#### TEXT:

-- Opening Marker --

Dust from the eruption of Krakatoa was wafted entirely around the earth, falling upon the decks of ships in all the seas of the world. It affected the colors of the sky for two or three years after the explosion.
As in the case of microbes, the number of dust particles is far greater in cities than in the country, being least on high mountain tops and over the oceans. The air in large cities invariably shows hundreds of thousands of dust motes to the cubic centimeter, that of the village thousands, and that of the open country some hundreds. Dust-free air is also germ-free. Many experiments have shown that air freed of dust motes has at the same time been cleared of the microörganisms that cause disease, putrefaction, and fermentation; and that germ-free flesh or liquids may be indefinitely exposed in such air without fermentation or decay.
How Dust Motes Are Counted. Many of the particles are too small to be seen by the highest powers of the microscope, yet Aitken, by a most ingenious method of making them centers of condensation—that is, making them the nuclei of small raindrops—was able to count the number in a given volume of air. When ordinary air is saturated and then cooled the cloud formed is so dense that it is impossible to count the tiny droplets that form the cloud. But we can make the number of dust particles (and therefore the number of visible points of condensation) in a given volume of air as small as we wish by mixing a little dusty air with a large amount of dustless air, and we can allow the particles to fall on a bright surface and can count them by means of a lens or microscope. By simply allowing for the proportion of the dustless to the dusty air, and making a corresponding allowance for the dilution, we calculate the number of particles.
Dust Motes and Illumination of the Atmosphere. One of the most important functions of dust motes is the diffusion or scattering of sunlight. What a different world this would be without these tiny inanimate friends of man! If there were no dust in suspension in the air, nothing would be visible except what received direct light, or light reflected from some illuminated surface, and the air occupying space between illuminated objects would be practically dark. If the observer be in a room with a powerful electric light he would see the walls and the objects in the room, but if the air were free of dust motes, he would find that the space between him and the walls and between the various objects would be as inky black as is the space between the twinkling stars on a clear night.

-- Closing Marker --

#### ACTIVITY 1:
In the passage on atmospheric dust, why is a little dusty air mixed with a large amount of dustless air before the particles are counted? Answer in one to three sentences.
#### ACTIVITY 2:
According to the passage on atmospheric dust, for how long did dust from the Krakatoa eruption affect the colors of the sky?
Rely only on the passage on atmospheric dust.

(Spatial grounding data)
-- Opening Marker --

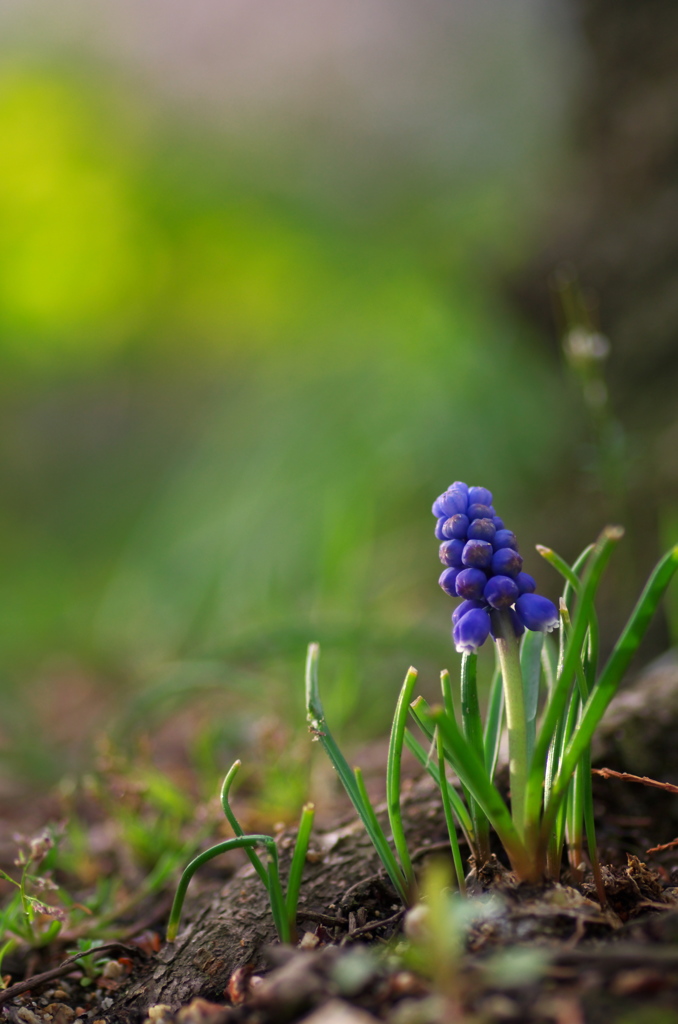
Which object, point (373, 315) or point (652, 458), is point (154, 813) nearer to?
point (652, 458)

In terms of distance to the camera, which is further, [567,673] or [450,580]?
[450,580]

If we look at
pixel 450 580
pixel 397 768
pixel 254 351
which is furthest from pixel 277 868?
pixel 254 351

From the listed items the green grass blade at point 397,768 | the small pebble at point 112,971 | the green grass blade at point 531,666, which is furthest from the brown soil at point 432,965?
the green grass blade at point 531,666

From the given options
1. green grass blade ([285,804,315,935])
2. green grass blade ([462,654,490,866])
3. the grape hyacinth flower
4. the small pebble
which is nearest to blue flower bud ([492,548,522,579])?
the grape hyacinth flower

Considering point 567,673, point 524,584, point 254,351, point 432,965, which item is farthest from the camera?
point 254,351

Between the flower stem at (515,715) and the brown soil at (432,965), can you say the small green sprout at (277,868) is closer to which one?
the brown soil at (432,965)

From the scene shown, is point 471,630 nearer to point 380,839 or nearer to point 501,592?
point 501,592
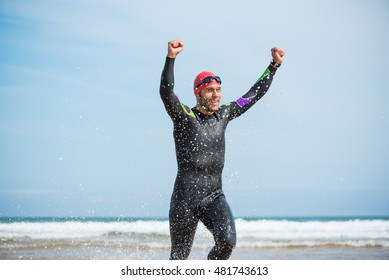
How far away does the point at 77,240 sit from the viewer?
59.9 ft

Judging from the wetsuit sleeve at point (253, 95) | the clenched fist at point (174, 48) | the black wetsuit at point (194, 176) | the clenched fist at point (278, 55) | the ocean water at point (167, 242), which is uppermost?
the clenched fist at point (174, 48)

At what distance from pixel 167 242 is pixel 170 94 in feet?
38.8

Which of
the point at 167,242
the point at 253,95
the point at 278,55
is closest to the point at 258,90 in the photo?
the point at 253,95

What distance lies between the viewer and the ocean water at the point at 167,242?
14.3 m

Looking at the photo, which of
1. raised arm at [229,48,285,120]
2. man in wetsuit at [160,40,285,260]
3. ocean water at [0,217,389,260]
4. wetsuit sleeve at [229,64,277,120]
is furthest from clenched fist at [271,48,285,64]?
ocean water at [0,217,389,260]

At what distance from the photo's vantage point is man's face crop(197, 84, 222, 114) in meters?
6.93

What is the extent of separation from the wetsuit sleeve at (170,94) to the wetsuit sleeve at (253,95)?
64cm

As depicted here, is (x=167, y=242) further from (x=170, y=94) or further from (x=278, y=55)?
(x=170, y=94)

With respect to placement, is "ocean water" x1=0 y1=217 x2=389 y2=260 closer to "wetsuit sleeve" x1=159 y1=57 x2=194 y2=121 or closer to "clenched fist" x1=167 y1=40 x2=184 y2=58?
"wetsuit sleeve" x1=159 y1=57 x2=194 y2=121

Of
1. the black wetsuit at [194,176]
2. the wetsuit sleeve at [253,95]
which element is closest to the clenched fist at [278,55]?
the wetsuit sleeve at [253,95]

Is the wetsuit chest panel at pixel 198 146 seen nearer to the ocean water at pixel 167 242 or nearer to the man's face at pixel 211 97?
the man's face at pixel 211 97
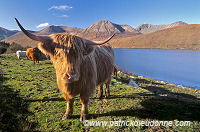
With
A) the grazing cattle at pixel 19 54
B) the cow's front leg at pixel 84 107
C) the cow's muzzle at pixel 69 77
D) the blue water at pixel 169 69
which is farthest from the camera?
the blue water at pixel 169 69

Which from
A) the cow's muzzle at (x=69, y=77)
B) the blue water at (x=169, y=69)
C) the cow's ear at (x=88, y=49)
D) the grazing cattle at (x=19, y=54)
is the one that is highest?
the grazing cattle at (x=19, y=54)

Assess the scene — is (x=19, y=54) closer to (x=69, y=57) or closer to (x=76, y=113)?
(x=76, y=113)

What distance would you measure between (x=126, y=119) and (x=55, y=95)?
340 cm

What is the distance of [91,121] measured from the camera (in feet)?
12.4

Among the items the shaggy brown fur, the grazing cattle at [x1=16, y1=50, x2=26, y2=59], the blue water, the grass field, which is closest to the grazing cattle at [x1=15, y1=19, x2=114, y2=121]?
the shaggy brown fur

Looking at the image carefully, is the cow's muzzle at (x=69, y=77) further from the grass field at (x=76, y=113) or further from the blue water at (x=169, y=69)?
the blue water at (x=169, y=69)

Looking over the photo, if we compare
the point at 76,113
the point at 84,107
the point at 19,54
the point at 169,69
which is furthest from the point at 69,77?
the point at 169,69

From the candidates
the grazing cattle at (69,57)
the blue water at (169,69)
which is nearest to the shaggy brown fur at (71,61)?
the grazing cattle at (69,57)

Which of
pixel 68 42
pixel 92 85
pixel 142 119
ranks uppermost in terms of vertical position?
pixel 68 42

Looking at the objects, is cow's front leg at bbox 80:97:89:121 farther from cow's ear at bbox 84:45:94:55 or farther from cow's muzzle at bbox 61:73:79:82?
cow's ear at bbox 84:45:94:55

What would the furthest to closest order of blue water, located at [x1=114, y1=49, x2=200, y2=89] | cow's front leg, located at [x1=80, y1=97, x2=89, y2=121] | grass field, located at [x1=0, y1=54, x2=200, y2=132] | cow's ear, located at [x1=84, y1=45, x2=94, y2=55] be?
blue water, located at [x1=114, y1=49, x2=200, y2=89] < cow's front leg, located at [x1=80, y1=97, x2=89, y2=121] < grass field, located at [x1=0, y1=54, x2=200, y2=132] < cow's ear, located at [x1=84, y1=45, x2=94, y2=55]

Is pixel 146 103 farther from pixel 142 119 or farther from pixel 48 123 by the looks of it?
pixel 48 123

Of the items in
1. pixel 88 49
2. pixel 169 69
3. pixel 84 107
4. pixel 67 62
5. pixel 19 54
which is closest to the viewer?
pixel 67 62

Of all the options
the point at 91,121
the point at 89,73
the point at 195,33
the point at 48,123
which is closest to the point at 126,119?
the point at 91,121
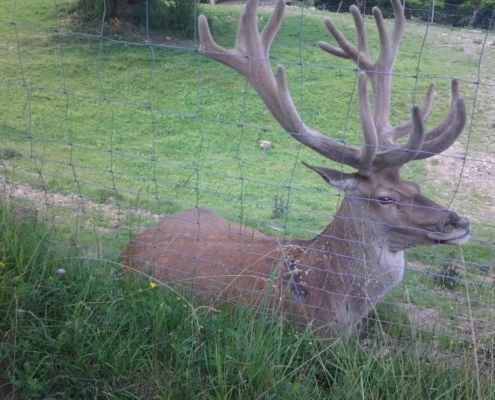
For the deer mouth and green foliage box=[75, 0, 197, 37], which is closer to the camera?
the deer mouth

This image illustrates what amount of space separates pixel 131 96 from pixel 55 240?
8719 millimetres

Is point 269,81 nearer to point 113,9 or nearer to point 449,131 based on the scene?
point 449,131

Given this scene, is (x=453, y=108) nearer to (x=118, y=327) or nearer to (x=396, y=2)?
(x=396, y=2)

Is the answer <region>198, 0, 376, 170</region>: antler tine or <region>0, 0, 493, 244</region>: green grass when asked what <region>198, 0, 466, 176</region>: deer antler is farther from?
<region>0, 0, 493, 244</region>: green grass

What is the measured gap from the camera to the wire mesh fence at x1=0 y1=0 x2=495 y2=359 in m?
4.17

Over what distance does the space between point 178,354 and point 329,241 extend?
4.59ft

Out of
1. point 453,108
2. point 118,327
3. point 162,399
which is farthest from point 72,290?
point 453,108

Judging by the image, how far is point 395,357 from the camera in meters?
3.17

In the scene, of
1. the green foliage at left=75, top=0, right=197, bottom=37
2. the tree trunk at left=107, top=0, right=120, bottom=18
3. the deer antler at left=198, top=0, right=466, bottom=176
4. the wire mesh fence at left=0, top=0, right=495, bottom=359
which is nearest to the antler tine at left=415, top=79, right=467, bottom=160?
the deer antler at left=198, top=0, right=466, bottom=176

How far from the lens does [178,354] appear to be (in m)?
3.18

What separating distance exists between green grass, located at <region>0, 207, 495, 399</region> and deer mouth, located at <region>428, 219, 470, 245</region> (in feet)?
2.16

-- Closing Marker --

#### ANSWER SECTION 1:
When ordinary air is saturated and then cooled, the cloud that forms is so dense that its tiny droplets cannot be counted. Mixing in dustless air makes the number of dust particles, and so the number of visible condensation points, as small as desired. The particles can then fall on a bright surface and be counted with a lens or microscope.

#### ANSWER SECTION 2:
For two or three years after the explosion.